**Descrição da tarefa:** Transcreva fielmente todas as linhas dos dados a seguir, sem incluir as imagens.

[Itens armazenados]
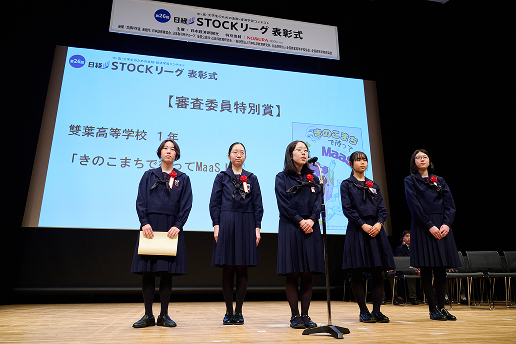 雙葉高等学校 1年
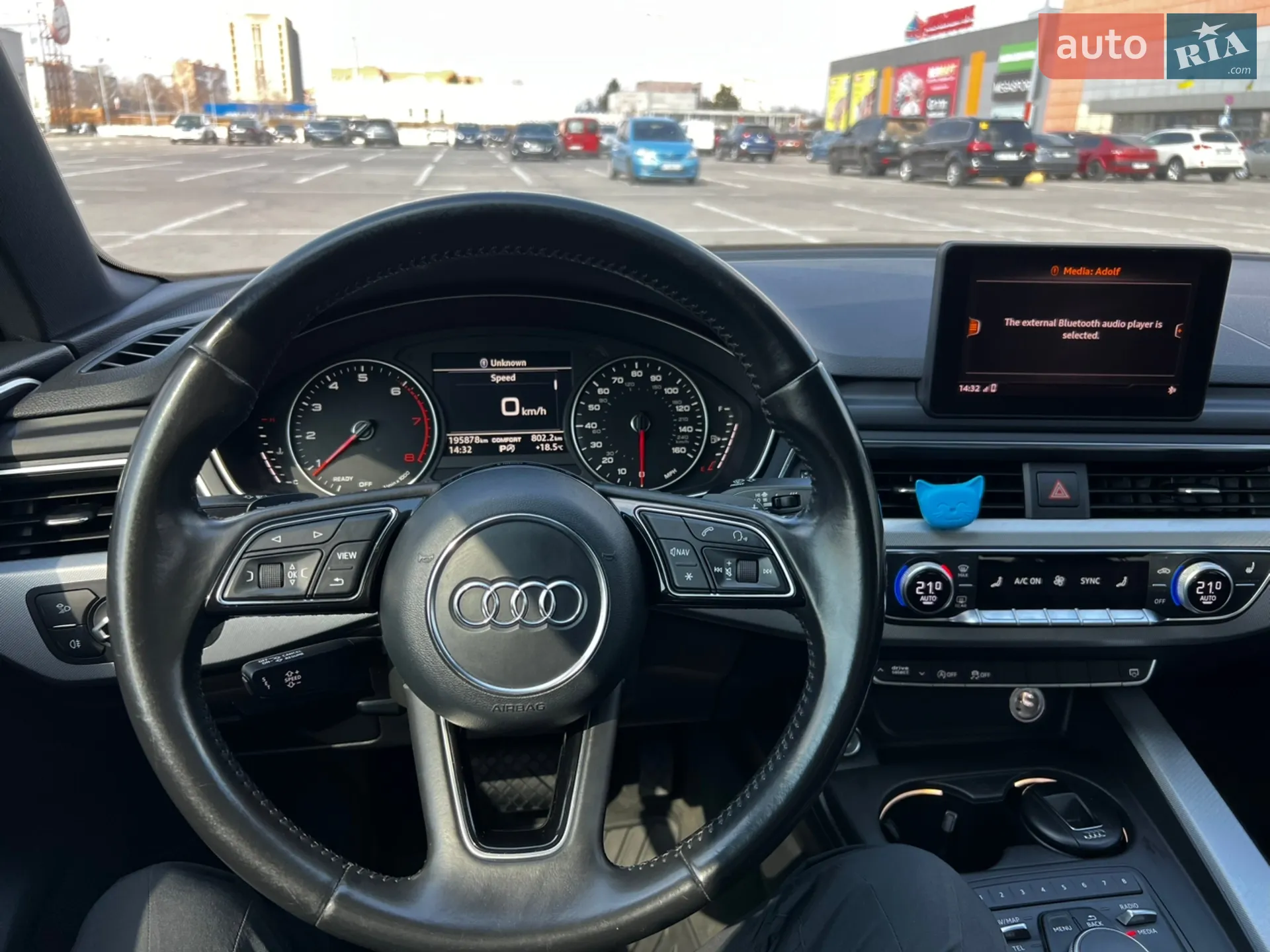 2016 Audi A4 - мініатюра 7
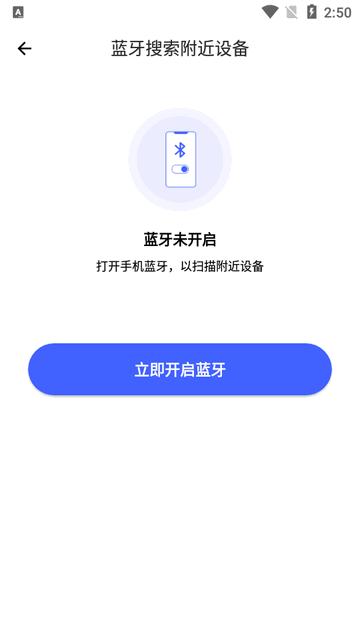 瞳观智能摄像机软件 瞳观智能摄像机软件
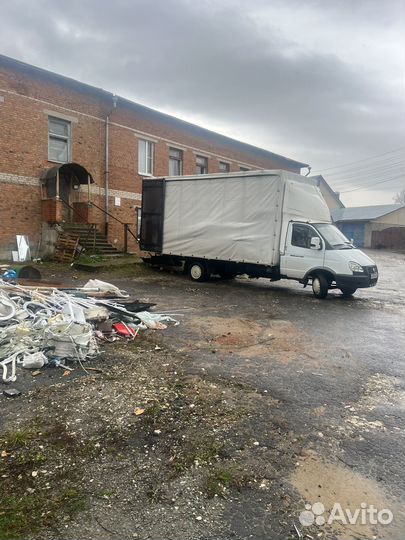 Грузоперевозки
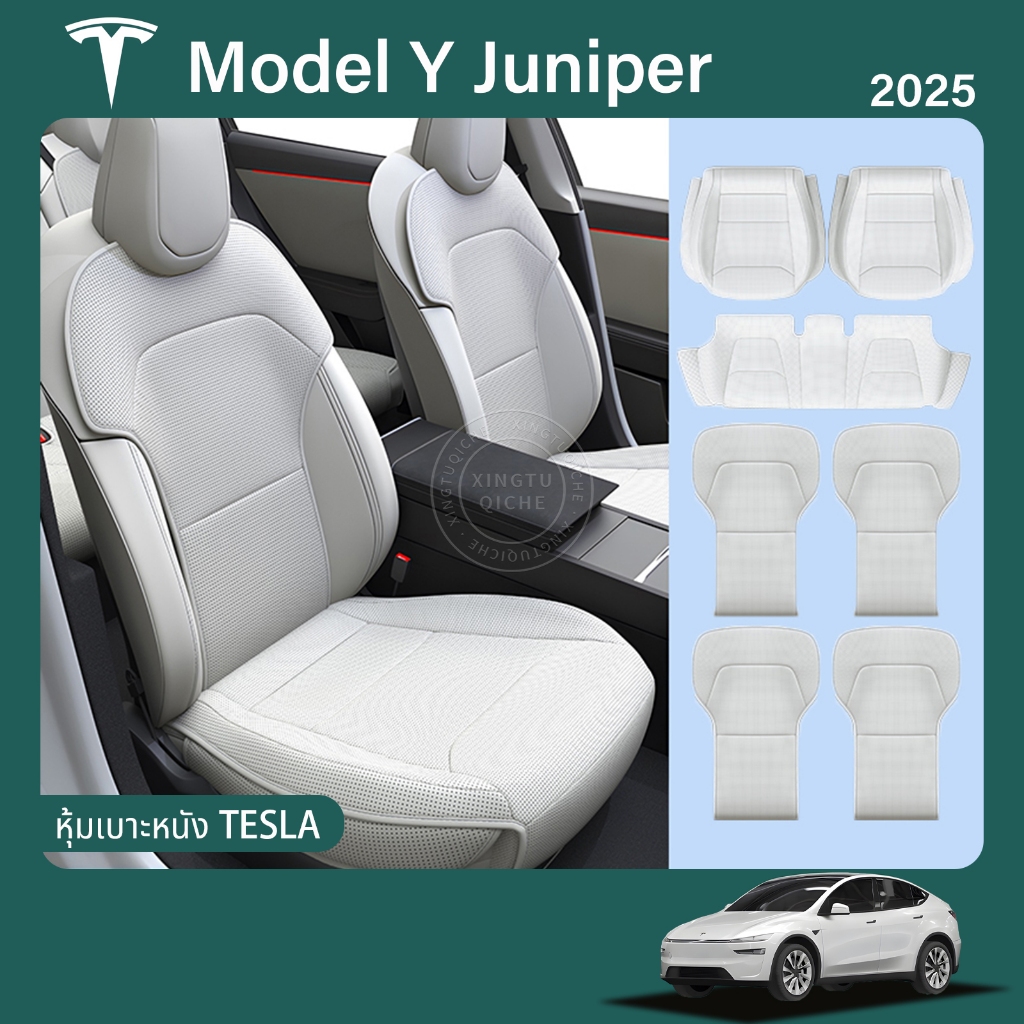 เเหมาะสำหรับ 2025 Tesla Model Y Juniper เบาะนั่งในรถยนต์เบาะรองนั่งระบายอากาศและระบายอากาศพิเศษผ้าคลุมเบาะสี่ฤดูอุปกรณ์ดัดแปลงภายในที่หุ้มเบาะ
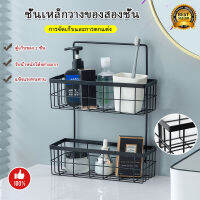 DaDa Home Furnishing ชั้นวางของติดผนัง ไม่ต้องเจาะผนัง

**Resultado da tarefa:**
 雙葉高等学校 1年
 2016 Audi A4 - мініатюра 7
 瞳观智能摄像机软件 瞳观智能摄像机软件
 Грузоперевозки
 เเหมาะสำหรับ 2025 Tesla Model Y Juniper เบาะนั่งในรถยนต์เบาะรองนั่งระบายอากาศและระบายอากาศพิเศษผ้าคลุมเบาะสี่ฤดูอุปกรณ์ดัดแปลงภายในที่หุ้มเบาะ
 DaDa Home Furnishing ชั้นวางของติดผนัง ไม่ต้องเจาะผนัง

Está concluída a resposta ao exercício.